Copy each line of the data exactly. Leave nothing out.

- Given records -
------------------------------------
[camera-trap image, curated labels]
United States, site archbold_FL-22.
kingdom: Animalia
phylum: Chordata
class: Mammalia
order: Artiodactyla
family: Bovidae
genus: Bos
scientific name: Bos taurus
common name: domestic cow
------------------------------------
- Task response -
[camera-trap image, curated labels]
United States, site archbold_FL-22.
kingdom: Animalia
phylum: Chordata
class: Mammalia
order: Artiodactyla
family: Bovidae
genus: Bos
scientific name: Bos taurus
common name: domestic cow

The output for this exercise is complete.